Exercise directions:
Reproduce the listing with every occurrence of "keyboard key" replaced by "key", leaving everything else unchanged.

### Data in this exercise

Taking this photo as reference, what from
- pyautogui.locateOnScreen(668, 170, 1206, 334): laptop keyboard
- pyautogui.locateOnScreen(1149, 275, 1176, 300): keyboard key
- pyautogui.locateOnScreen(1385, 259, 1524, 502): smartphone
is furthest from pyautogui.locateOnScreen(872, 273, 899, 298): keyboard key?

######

Answer:
Taking this photo as reference, what from
- pyautogui.locateOnScreen(668, 170, 1206, 334): laptop keyboard
- pyautogui.locateOnScreen(1149, 275, 1176, 300): key
- pyautogui.locateOnScreen(1385, 259, 1524, 502): smartphone
is furthest from pyautogui.locateOnScreen(872, 273, 899, 298): key?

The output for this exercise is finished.